The Audible narration is very good, with excellent vocal control and variations in tone and voice that help to develop both plot and characterisation. The narrator’s voice is pleasant and her diction clear, although she does say “somethink” instead of “something”, which is the one minor thing that bothered me during this audiobook experience. Apart from that, Alicia Rose is pleasant and enjoyable to listen to.
This highly engaging and absorbing story has been awarded a Gold Acorn.
‘The King’s Hounds’ is a murder mystery set in Oxford during the reign of King Cnut. An unlikely duo, Winston and Halfdan form a friendship that is still in its early stages when they find themselves assigned the job of investigating the murder and reporting their findings to the king, a task complicated by an abundance of suspects and plenty of obstructions along the way.
The reader is immersed in the sights and sounds of medieval England, culturally divided between those of Anglo-Saxon and Danish/Viking origins just as Cnut has come to the throne, which places the events of the story in the year of 1016. The resulting climate of distrust and resentment adds further difficulty and intrigue to the case: the king himself is not above suspicion in the death of a prominent Anglo-Saxon thane.
The characters are very well developed, and are characterised effectively by the narrator.

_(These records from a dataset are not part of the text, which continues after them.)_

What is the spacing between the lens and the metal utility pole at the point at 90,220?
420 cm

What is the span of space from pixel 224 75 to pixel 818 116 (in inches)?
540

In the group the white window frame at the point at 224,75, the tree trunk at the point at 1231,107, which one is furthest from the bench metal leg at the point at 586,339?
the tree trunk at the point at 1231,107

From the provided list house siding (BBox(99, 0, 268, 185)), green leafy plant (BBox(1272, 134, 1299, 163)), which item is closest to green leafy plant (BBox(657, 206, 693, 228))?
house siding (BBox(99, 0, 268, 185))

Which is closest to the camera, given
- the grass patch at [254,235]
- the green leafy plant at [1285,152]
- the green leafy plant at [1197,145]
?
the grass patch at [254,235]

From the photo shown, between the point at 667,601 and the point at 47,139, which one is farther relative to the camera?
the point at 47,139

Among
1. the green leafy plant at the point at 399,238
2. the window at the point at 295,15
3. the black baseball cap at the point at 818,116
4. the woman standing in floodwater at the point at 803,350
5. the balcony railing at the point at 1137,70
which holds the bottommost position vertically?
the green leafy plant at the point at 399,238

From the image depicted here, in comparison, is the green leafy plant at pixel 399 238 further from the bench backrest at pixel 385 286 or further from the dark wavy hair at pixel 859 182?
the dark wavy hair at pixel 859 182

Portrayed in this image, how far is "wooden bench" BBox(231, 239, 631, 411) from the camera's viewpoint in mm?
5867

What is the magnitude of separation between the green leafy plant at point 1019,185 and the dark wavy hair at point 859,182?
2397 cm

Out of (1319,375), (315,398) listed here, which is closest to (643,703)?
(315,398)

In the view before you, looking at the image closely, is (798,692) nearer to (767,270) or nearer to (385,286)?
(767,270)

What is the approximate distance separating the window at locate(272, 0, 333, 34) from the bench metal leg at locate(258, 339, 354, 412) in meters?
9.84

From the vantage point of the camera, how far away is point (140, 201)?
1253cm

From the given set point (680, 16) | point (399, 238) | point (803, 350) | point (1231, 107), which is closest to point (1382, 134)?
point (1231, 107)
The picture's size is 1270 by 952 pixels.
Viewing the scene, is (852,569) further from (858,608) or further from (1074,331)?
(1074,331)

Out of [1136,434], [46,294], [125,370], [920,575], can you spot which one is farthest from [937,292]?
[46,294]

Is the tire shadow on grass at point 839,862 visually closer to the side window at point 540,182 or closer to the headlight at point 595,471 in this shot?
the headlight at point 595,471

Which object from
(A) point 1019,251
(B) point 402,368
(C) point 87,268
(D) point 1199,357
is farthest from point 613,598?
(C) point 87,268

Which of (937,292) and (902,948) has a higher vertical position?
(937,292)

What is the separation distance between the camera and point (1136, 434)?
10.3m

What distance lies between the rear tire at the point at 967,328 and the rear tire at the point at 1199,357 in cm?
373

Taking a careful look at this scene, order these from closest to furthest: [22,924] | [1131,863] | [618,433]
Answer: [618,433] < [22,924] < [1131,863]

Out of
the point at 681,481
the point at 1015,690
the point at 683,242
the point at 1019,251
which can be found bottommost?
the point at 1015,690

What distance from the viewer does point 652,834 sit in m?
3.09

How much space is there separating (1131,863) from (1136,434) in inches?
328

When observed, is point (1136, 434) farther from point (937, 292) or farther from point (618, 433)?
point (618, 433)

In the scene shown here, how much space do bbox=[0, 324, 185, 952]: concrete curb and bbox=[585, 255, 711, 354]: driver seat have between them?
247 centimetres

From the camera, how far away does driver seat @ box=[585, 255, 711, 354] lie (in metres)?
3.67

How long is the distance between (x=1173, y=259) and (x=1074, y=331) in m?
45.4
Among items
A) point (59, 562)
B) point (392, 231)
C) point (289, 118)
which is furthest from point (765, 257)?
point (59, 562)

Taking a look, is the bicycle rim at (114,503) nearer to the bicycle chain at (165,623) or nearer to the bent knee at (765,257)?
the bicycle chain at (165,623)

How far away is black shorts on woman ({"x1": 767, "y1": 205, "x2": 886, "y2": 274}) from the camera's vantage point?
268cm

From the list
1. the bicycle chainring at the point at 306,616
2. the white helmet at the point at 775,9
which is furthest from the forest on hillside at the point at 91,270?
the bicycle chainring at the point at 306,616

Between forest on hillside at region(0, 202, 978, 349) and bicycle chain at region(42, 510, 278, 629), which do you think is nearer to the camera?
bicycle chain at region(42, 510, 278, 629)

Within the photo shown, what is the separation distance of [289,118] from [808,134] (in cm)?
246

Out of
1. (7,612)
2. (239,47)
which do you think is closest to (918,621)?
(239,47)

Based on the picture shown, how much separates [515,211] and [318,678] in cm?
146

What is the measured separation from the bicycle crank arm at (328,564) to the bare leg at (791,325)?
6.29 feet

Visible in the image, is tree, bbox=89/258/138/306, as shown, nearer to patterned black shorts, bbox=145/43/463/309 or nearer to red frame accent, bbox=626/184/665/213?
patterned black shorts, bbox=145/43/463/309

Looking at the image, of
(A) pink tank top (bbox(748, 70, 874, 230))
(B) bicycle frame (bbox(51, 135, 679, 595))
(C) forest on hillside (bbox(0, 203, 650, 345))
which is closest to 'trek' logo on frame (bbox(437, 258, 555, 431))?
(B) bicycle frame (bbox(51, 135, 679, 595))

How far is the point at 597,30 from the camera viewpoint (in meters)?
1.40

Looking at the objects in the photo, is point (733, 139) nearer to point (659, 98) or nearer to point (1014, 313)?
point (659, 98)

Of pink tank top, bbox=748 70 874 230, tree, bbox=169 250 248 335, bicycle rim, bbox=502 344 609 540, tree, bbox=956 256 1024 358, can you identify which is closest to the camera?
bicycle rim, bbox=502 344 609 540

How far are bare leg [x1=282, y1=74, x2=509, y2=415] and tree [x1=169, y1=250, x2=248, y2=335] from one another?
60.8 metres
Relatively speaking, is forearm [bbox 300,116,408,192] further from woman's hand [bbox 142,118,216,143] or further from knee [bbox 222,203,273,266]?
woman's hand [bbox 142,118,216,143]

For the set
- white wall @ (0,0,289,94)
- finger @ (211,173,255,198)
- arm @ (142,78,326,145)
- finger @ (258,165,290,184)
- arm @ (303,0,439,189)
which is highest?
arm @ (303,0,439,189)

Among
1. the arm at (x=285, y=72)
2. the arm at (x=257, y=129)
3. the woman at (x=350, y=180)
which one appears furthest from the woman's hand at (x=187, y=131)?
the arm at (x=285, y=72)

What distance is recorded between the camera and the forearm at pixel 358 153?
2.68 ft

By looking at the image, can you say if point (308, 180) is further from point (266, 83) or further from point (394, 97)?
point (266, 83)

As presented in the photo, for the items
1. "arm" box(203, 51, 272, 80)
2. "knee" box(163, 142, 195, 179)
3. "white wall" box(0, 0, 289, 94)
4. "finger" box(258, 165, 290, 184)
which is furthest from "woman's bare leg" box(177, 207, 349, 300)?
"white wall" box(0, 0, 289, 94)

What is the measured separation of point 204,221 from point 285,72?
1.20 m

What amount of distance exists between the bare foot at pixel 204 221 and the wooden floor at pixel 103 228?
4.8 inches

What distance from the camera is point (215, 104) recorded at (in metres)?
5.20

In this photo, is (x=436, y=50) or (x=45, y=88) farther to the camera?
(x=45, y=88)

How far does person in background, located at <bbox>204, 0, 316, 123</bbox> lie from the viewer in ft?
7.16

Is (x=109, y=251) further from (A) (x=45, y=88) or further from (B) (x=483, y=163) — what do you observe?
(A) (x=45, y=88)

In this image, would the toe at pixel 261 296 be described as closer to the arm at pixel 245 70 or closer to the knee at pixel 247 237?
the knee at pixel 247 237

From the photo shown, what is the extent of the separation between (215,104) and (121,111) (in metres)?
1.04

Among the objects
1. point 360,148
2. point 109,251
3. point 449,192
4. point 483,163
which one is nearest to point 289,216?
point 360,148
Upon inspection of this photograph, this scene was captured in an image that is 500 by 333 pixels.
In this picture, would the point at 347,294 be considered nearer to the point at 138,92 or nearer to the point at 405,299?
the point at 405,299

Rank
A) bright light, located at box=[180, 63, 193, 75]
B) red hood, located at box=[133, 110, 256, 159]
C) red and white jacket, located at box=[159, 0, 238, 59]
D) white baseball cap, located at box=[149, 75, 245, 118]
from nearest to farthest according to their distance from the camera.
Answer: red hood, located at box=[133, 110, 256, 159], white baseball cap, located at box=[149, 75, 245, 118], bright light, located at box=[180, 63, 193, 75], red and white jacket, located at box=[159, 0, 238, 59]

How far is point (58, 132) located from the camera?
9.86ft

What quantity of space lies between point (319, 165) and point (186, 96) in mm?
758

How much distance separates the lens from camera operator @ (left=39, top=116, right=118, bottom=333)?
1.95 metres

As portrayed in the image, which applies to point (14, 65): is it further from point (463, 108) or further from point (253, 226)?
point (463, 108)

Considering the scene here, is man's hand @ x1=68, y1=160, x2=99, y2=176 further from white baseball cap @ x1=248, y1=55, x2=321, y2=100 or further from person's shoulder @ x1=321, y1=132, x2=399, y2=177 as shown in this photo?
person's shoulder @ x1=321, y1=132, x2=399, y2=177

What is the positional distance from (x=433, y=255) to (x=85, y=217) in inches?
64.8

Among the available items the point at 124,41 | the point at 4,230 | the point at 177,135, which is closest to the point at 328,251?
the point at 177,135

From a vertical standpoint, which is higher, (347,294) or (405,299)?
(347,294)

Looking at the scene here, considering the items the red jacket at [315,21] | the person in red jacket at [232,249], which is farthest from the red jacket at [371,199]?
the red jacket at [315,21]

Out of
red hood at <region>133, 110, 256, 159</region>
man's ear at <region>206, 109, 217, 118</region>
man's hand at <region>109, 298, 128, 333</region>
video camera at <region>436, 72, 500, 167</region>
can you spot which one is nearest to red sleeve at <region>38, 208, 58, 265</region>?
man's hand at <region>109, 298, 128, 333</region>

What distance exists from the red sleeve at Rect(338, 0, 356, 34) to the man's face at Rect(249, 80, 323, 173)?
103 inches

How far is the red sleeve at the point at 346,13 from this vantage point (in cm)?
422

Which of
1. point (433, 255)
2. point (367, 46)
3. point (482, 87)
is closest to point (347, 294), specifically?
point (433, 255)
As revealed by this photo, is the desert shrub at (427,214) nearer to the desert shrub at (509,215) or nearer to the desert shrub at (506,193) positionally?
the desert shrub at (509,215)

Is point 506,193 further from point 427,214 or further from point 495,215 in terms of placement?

The contrast between the conservative Winston and the rogueish Halfdan creates some entertaining moments, but also enables each of them to play to his strengths when challenged by the various situations and problems they encounter.
The story is interesting and entertaining, and quite well told. The dialogue is a little stilted at times and not quite consistent with the way people spoke during that period of history, but this may be accounted for by the fact that the book was translated from Danish into English.
The narration by Napoleon Ryan is noticeably slow, but before I was far into the book, I began to feel that this was something of an advantage, because it gave me time to take in all the detail of the story.
An enjoyable and interesting book, ‘The King’s Hounds’ has been awarded a Silver Acorn.